Les crédits consacrés à l'équipement administratif (chapitre 57-91) augmentent de 19,4 % dans le projet de loi de finances pour 2000 et passent de 18 millions de francs à 21,5 millions de francs. Cette augmentation s'explique principalement par l'augmentation de 3,9 millions de francs des subventions d'équipement aux territoires d'outre-mer et à la Nouvelle-Calédonie (article 20). Elle résulte des dispositions de la loi organique du 19 mars 1999 relative à la Nouvelle-Calédonie. Pourtant, entre 1998 et 1999, les reports de crédits sur cet article avaient augmenté de 11 millions de francs. L'augmentation des reports sur le chapitre s'établissait quand à elle à 9,7 millions de francs, soit une progression de 40 %.

Le FIDOM finance surtout la participation de l'Etat aux opérations inscrites aux contrat de plan Etat-régions et à la convention de développement de Mayotte. Les crédits du FIDOM augmentent en 2000 (+ 9,5 %, à 217,5 millions de francs), après avoir connu une baisse continue depuis 1995.

Comme en 1999, la section locale du FIDES n'est pas dotée dans le projet de loi de finances pour 2000, alors que les reports de crédits existants ont tous été consommés en 1999, et ce dès le 30 juin.
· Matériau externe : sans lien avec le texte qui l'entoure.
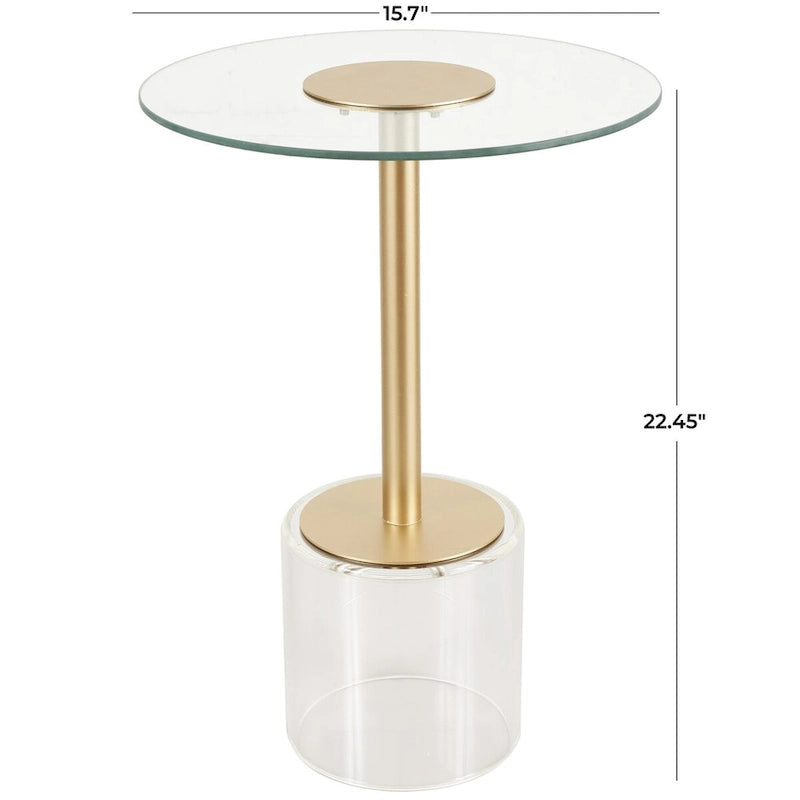 Table d'appoint en acrylique transparent avec support doré et base surélevée | 15.7x15.7x22.6H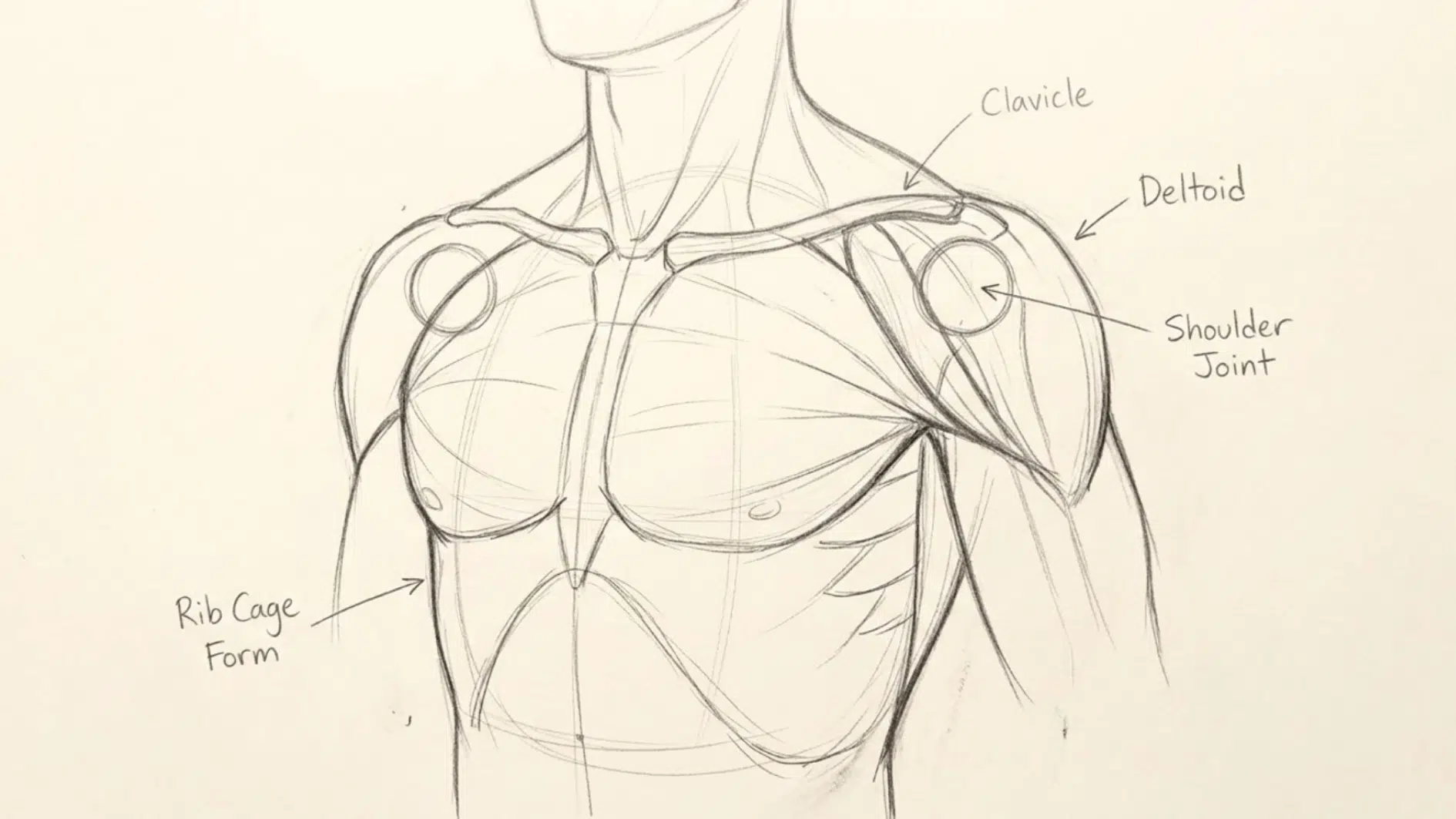 chest and shoulder anatomy drawing showing the rib cage, clavicles, deltoids, and shoulder joints for understanding upper body structure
Pourtant, le taux de consommation des crédits de la section locale est nettement supérieur à celui de la section générale.

Les ressources du FIDES augmentent également de 13,01 % et passent de 127 à 143 millions de francs.

L'explication de la baisse de 1,2% des dépenses en capital du secrétariat d'Etat à l'outre-mer provient de la réduction de près de 70 millions de francs des crédits du chapitre 68-93 " Actions diverses pour le développement de la Nouvelle-Calédonie ".

Ce chapitre est un " réservoir ", dont les crédits sont en partie transférés en cours d'exercice vers des chapitres des titres III et IV. L'autre partie alimente le fonds d'équipement pour la Nouvelle-Calédonie (FEPNC). La baisse de 18 % de son montant en 2000, pour un total de 320 millions de francs, s'explique en partie par l'incorporation d'une partie de ces crédits à la DGF de Nouvelle-Calédonie.

B. LES FONDS STRUCTURELS EUROPÉENS

Les quatre régions d'outre-mer seront les seules régions françaises à être éligibles à l'objectif 1 des fonds structurels européens pour la période 2000-2006. L'enveloppe qui leur sera attribuée s'élève à 21,3 milliards de francs sur sept ans, donc environ 3 milliards de francs par an.

Compte tenu du montant élevé de cette enveloppe, et de la nécessité pour les Etats-membres de compléter les financements européens par des " contreparties nationales ", les régions d'outre-mer bénéficieront d'une enveloppe spéciale au sein des contrats de plan Etat-région 2000-2006, dont le montant s'établit à 4 milliards de francs.

Au total, le montant des sommes consacrés par l'Etat dans les départements d'outre-mer dans le cadre des contrats de plan s'élève à 5,6 milliards de francs sur sept ans.